Filling Sequence Gaps Points To Pathologies

Weissenbach made the point that "The draft sequences of the human genome have provided an unprecedented wealth of information and have facilitated the identification of genes involved in human diseases. The International Consortium that read the DNA letters of chromosome 14 identified 1,050 genes and gene fragments, plus 393 pseudogenes. On the basis of comparisons with other vertebrate genomes, the researchers estimate they have documented more than 96 percent of the chromosome's genes.

"These, " Weissenbach continued, "contain two loci crucial to the immune system. One is alpha/delta TCR, a complex of genes that encode a receptor expressed on T lymphocytes - white blood cells [WBCs]. Those receptors catch antigens. And once a receptor has caught its antigen, it interacts with other WBCs to trigger a synthesis of antibodies. So that's the first step in selecting the molecule against which an antibody will be synthesized by an organism.

"The second critical immune-system locus," he went on, "is another complex of genes, which encode the immunoglobulin heavy-chain. It is located at the other end of human chromosome 14.

"Some of the 30 or so genes in 14 that, when mutated, are responsible for causing diseases have not yet been identified," he noted. "Definitely, their sequences will greatly facilitate identifying those pathologies. Some of them identified earlier are genes involved in spastic paraplegia, Niemann-Pick disease and early onset Alzheimer's. A severe form of Usher syndrome, which causes both blindness and deafness, is a very invalidating disorder. One gene on chromosome 14 is responsible for Usher syndrome. People know the region where it's located, but they haven't discovered it yet.

"When they find it," Weissenbach observed, "the possible therapy will depend on the gene. No one can tell. But the first medical step one can take is always diagnostic. With all those genes responsible for genetic diseases, the first application is diagnosis. After that, once we have the gene, we will try to find exactly what it is doing, because one cannot just guess from the sequence what is the function of the gene. This usually takes a while, and then we can try to imagine new ways to therapy, to treatment - which is a completely different story. But as long as the information is lacking, we can't do anything.

"When we try to find the genes on the sequence, there are several ways to go about it," Weissenbach explained. "None of those is absolute. Whatever way we use, there is always a problem. One of those is to compare sequences from different species. For instance, comparisons between the human sequence and the mouse sequence reveal some regions that are conserved and others that are not. And among the conserved regions there is a very good chance of finding gene fragments of interest. So this is why we use mouse, Mus musculus. It's to try to find gene-coding segments in the human genome."

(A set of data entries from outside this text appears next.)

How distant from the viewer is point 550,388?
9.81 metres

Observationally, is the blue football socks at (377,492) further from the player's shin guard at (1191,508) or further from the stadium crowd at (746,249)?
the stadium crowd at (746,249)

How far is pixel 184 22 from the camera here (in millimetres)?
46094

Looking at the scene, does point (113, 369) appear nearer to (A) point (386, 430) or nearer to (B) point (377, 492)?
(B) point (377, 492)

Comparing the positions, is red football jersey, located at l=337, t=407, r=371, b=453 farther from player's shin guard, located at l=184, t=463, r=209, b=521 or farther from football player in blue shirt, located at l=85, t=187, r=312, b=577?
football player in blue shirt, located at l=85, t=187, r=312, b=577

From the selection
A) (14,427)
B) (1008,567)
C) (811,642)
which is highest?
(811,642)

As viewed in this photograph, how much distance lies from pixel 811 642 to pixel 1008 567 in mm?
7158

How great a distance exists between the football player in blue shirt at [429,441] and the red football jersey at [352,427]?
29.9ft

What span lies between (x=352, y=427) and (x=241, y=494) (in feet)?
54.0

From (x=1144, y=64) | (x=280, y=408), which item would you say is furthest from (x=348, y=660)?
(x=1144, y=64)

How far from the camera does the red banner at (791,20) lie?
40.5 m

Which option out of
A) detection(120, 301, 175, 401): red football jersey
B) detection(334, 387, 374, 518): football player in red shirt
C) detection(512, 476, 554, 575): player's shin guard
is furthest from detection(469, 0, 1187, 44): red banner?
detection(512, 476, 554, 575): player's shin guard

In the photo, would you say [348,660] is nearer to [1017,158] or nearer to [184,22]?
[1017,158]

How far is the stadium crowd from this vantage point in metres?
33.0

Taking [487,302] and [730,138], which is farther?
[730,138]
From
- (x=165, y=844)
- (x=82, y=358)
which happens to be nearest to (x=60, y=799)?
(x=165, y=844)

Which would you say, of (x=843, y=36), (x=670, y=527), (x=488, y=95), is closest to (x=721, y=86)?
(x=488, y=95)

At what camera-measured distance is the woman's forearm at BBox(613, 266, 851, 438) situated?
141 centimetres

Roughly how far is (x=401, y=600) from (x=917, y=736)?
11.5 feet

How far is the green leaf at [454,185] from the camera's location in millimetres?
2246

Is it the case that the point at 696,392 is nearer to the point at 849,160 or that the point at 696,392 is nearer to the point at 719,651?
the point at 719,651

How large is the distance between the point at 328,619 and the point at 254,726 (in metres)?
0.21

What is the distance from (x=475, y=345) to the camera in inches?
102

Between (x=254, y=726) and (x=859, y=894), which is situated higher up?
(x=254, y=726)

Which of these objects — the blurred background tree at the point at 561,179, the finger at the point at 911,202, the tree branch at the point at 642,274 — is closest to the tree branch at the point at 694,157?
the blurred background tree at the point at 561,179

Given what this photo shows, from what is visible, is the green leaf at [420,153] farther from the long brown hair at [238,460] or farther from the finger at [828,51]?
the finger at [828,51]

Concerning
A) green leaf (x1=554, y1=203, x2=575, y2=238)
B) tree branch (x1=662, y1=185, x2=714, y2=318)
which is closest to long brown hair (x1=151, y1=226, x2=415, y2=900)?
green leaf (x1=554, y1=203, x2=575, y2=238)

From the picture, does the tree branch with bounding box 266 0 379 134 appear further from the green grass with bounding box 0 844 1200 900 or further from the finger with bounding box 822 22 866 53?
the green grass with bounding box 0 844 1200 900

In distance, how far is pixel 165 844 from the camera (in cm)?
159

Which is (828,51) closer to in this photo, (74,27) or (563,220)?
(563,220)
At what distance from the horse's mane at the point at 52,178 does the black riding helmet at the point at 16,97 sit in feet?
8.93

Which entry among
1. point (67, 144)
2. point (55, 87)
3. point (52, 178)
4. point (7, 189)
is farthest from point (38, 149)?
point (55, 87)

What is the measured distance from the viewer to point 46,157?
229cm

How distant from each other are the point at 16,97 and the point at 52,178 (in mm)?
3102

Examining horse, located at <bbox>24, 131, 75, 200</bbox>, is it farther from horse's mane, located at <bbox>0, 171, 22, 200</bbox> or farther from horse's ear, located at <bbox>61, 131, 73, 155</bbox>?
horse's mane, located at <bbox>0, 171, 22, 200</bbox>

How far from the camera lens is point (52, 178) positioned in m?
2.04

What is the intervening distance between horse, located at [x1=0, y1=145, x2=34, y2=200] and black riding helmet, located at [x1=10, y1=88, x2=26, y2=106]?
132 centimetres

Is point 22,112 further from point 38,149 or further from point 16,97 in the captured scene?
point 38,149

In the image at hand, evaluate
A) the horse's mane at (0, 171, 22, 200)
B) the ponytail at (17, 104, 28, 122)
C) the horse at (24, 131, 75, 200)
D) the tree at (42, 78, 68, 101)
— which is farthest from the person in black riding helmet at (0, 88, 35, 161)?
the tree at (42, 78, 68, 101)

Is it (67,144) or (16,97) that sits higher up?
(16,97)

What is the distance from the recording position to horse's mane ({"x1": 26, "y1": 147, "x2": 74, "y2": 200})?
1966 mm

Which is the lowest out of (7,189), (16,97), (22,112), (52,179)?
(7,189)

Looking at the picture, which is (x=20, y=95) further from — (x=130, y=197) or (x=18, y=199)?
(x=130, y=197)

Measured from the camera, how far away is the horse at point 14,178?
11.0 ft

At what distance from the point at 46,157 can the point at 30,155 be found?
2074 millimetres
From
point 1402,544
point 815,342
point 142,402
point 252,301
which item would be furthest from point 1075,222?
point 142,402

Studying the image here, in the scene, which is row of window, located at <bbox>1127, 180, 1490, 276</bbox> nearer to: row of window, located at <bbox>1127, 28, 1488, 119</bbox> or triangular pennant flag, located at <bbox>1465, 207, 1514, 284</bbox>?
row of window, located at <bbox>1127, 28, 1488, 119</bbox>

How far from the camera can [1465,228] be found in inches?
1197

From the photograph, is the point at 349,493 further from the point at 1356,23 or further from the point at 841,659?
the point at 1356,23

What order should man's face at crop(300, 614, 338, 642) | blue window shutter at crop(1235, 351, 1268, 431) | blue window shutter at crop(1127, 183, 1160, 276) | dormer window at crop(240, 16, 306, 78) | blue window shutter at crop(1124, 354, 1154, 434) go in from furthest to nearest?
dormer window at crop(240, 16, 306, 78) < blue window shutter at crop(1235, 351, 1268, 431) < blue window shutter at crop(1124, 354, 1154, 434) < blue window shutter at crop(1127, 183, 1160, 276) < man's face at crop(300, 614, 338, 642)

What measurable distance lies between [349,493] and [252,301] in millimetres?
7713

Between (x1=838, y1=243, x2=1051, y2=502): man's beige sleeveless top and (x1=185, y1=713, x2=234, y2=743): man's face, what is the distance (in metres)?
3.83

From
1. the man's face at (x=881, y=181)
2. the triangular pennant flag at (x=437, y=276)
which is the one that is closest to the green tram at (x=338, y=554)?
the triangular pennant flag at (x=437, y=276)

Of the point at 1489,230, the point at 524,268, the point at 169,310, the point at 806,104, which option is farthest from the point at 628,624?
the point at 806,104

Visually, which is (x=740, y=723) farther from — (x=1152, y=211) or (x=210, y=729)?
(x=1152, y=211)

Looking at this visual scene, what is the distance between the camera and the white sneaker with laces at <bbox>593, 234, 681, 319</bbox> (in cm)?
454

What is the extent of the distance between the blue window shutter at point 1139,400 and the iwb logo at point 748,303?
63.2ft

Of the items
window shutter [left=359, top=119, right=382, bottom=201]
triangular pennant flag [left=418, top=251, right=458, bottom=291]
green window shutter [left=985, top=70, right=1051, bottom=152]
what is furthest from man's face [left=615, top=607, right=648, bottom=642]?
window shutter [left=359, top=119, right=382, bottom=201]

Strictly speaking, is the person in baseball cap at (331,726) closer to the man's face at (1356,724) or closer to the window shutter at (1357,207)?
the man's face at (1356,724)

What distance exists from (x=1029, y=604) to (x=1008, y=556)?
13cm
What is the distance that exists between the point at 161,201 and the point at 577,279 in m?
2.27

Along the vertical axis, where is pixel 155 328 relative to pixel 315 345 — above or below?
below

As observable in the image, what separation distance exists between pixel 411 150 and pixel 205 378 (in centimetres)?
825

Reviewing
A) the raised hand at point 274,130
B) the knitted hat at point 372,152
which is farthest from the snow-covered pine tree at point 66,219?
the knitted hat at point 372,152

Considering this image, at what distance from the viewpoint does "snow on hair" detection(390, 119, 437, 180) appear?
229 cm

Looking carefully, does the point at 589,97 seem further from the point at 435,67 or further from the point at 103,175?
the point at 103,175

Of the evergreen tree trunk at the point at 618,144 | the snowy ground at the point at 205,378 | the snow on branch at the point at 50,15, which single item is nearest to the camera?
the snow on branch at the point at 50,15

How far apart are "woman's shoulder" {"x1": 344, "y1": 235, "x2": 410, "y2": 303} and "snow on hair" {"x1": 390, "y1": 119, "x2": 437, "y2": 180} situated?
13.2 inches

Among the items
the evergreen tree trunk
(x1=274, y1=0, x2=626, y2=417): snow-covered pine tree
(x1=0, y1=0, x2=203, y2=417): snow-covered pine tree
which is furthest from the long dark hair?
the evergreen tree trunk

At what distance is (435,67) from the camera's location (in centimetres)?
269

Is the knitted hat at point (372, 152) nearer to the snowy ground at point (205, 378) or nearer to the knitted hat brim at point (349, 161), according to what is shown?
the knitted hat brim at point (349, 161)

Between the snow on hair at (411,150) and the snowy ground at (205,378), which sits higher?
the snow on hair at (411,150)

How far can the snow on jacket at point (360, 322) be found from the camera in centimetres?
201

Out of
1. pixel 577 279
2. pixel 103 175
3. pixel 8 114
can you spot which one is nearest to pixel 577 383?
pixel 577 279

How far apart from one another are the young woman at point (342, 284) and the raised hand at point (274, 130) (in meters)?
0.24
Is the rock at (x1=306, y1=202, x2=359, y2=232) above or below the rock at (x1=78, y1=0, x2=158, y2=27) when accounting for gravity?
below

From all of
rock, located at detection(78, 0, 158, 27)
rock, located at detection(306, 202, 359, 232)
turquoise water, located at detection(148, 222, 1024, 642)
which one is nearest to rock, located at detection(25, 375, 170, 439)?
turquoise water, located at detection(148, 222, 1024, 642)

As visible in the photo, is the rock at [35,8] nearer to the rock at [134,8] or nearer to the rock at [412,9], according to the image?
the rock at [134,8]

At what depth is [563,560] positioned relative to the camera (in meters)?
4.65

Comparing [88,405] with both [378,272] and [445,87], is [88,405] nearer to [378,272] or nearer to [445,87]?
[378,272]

A Compact Puffer Fish Shall Lead Them

"A quite different organism, a puffer fish (Tetraodon) is doing the same type of job," Weissenbach recounted. "We call it exofish,' which stands for exon-finding by using sequence homology.' So, in both animals if we have sequences that are very similar - homologous - there is a high chance of those sequences being practically identical between human and fish. The only sequences we detect between puffer fish and man are coding sequences. They are highly conserved during evolution. So its genome is very compact - about one-eighth the size of the human genome. So with a much smaller piece of sequence you have the same information. This is why those puffer fishes are so interesting.

"We are also participating in some other sequencing projects in connection with international consortia. One is an international rice genome initiative. We are also sequencing a number of smaller genomes - bacteria and paramecia," he concluded," - on which we have started recently."